» 所给条目:
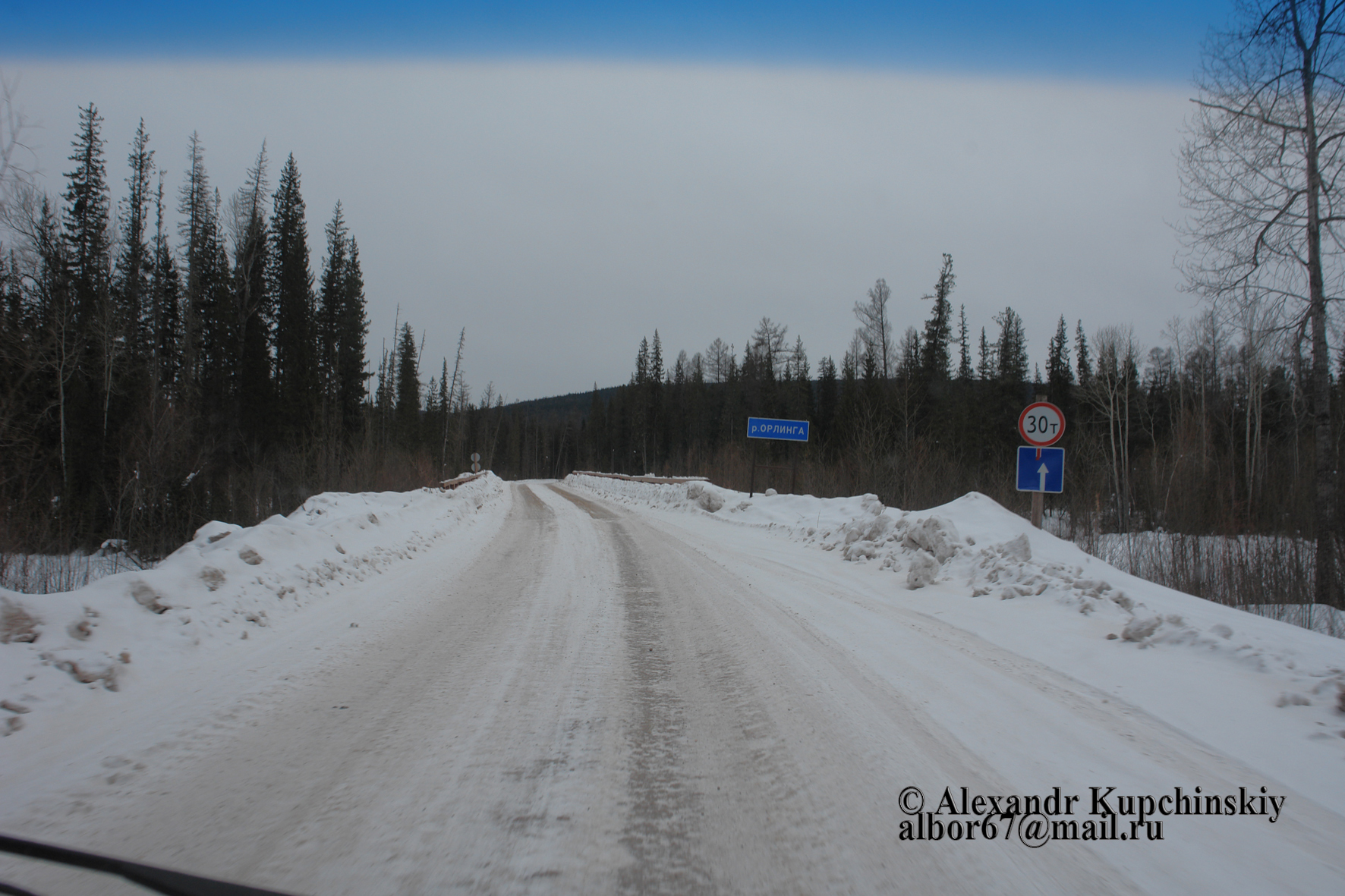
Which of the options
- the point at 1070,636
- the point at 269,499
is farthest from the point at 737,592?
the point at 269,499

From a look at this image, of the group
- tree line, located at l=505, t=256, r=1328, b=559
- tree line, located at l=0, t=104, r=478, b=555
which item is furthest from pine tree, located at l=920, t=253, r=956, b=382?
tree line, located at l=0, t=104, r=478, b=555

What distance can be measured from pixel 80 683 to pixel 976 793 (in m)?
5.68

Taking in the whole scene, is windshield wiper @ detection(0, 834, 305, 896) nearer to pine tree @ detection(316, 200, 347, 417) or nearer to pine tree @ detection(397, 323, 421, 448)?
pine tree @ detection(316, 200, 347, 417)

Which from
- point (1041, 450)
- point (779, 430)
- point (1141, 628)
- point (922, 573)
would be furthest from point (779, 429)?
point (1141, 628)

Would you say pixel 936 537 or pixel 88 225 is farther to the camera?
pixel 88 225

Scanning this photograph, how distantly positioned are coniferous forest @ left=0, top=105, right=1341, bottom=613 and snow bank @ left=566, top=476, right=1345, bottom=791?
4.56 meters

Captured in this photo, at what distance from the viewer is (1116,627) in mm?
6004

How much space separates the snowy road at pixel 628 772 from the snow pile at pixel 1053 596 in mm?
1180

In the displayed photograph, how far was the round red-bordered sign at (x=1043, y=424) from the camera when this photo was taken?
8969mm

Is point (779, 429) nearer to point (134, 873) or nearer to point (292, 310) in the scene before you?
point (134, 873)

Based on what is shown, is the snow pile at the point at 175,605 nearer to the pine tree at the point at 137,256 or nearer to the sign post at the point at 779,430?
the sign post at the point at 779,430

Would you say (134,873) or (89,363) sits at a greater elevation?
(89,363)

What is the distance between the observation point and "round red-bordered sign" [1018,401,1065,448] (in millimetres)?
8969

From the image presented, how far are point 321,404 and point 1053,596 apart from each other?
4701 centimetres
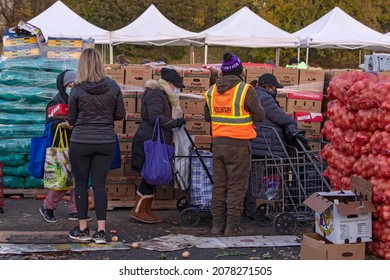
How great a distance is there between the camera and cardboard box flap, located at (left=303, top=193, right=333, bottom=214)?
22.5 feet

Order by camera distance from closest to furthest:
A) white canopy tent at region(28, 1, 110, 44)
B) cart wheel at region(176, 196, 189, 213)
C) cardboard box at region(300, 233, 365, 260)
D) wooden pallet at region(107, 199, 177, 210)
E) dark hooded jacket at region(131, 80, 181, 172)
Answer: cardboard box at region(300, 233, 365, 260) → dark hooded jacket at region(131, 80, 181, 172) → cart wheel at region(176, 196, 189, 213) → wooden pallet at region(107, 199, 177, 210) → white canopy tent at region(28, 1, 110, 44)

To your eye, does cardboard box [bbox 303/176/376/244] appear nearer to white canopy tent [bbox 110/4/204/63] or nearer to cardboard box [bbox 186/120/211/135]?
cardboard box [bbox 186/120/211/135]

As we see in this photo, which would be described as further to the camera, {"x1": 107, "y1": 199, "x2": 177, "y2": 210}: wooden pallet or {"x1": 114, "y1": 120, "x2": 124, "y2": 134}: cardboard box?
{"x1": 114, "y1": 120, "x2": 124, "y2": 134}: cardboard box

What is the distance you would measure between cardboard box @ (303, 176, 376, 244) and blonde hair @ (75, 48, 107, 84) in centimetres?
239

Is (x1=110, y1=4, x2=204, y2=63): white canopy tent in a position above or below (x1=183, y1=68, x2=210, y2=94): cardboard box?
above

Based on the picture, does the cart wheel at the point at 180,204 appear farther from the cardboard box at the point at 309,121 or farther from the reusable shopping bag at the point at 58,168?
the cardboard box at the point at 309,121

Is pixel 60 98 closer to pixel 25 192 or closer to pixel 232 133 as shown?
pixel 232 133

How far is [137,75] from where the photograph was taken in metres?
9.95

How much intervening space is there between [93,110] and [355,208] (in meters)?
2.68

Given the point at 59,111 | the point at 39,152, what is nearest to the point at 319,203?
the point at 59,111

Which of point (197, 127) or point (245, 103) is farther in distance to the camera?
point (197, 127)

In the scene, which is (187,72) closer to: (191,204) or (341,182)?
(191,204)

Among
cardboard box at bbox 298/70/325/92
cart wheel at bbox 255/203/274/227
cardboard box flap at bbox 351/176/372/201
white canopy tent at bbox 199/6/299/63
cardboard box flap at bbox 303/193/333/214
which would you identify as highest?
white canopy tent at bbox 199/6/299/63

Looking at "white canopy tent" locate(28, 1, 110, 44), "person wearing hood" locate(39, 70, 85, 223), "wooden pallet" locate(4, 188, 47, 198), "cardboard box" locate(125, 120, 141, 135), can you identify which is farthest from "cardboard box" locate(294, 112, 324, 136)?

» 练习要求:
改写上述全部材料，将其中的“camera”一律替换为“lens”，其余文字保持不变，并在结果中省略图片。

» 练习结果:
Which of the options
- the point at 1070,636
- the point at 269,499
is farthest from the point at 737,592?
the point at 269,499

From a look at this image, of the group
- tree line, located at l=505, t=256, r=1328, b=559
- tree line, located at l=0, t=104, r=478, b=555
which item is furthest from pine tree, located at l=920, t=253, r=956, b=382?
tree line, located at l=0, t=104, r=478, b=555

What distance can be measured from pixel 80 683 to pixel 976 793 (in m)?
5.68

Taking in the whole scene, is windshield wiper @ detection(0, 834, 305, 896) nearer to pine tree @ detection(316, 200, 347, 417) or nearer to pine tree @ detection(397, 323, 421, 448)?
pine tree @ detection(316, 200, 347, 417)

Which from
- point (1041, 450)
- point (779, 430)
- point (1141, 628)
- point (922, 573)
would be furthest from point (779, 429)?
point (1141, 628)

Would you say pixel 936 537 or pixel 88 225 is farther to the lens?
pixel 88 225

Scanning this photograph, how distantly positioned are coniferous forest @ left=0, top=105, right=1341, bottom=613 and snow bank @ left=566, top=476, right=1345, bottom=791?
4.56 meters

Captured in this photo, at what distance from the viewer is (1116,627) in mm?
6004

How much space separates the snowy road at pixel 628 772 from the snow pile at pixel 1053 596 in mm?
1180

In the displayed photograph, how far was the round red-bordered sign at (x=1043, y=424) from the lens when this photo was taken?
8969mm

Is point (779, 429) nearer to point (134, 873) or nearer to point (292, 310) in the scene before you?
point (134, 873)

Based on what is shown, is the snow pile at the point at 175,605 nearer to the pine tree at the point at 137,256 or nearer to the sign post at the point at 779,430?
the sign post at the point at 779,430

Would you say (134,873) or (89,363) sits at a greater elevation?
(89,363)

What is the distance between the observation point and "round red-bordered sign" [1018,401,1065,448] (in millimetres)?
8969

From the image presented, how far are point 321,404 and point 1053,596 apart from each other?
4701 centimetres
How great a distance is there between the lens and cardboard box flap, located at (left=303, top=193, right=333, bottom=214)?
22.5 feet

Order by lens distance from closest to furthest:
A) white canopy tent at region(28, 1, 110, 44)
B) cart wheel at region(176, 196, 189, 213)
C) cardboard box at region(300, 233, 365, 260)
D) wooden pallet at region(107, 199, 177, 210)
E) dark hooded jacket at region(131, 80, 181, 172)
Answer: cardboard box at region(300, 233, 365, 260) → dark hooded jacket at region(131, 80, 181, 172) → cart wheel at region(176, 196, 189, 213) → wooden pallet at region(107, 199, 177, 210) → white canopy tent at region(28, 1, 110, 44)

To your eye, does cardboard box [bbox 303/176/376/244] appear nearer to white canopy tent [bbox 110/4/204/63] or nearer to cardboard box [bbox 186/120/211/135]?
cardboard box [bbox 186/120/211/135]

As we see in this photo, which would be described as further to the lens, {"x1": 107, "y1": 199, "x2": 177, "y2": 210}: wooden pallet or {"x1": 114, "y1": 120, "x2": 124, "y2": 134}: cardboard box?
{"x1": 114, "y1": 120, "x2": 124, "y2": 134}: cardboard box

What is the distance you would measure between cardboard box @ (303, 176, 376, 244) and blonde hair @ (75, 48, 107, 84) in centimetres?
239

Is (x1=110, y1=4, x2=204, y2=63): white canopy tent in a position above or below (x1=183, y1=68, x2=210, y2=94): cardboard box?
above

Based on the picture, does the cart wheel at the point at 180,204 appear farther from the cardboard box at the point at 309,121 or farther from the reusable shopping bag at the point at 58,168?
the cardboard box at the point at 309,121

Is pixel 60 98 closer to pixel 25 192 or closer to pixel 232 133 as shown?
pixel 232 133

How far is [137,75] from where the photograph was taken in metres?
9.95

How much intervening space is there between [93,110] and [355,208] (in meters)?
2.68

Given the point at 59,111 | the point at 39,152, what is nearest to the point at 319,203?
the point at 59,111

Which of point (197, 127) or point (245, 103) is farther in distance to the lens?
point (197, 127)

In the scene, which is (187,72) closer to: (191,204) or (341,182)?
(191,204)

Among
cardboard box at bbox 298/70/325/92
cart wheel at bbox 255/203/274/227
cardboard box flap at bbox 351/176/372/201
white canopy tent at bbox 199/6/299/63
cardboard box flap at bbox 303/193/333/214
which would you identify as highest?
white canopy tent at bbox 199/6/299/63

Looking at "white canopy tent" locate(28, 1, 110, 44), "person wearing hood" locate(39, 70, 85, 223), "wooden pallet" locate(4, 188, 47, 198), "cardboard box" locate(125, 120, 141, 135), can you identify which is farthest from "cardboard box" locate(294, 112, 324, 136)?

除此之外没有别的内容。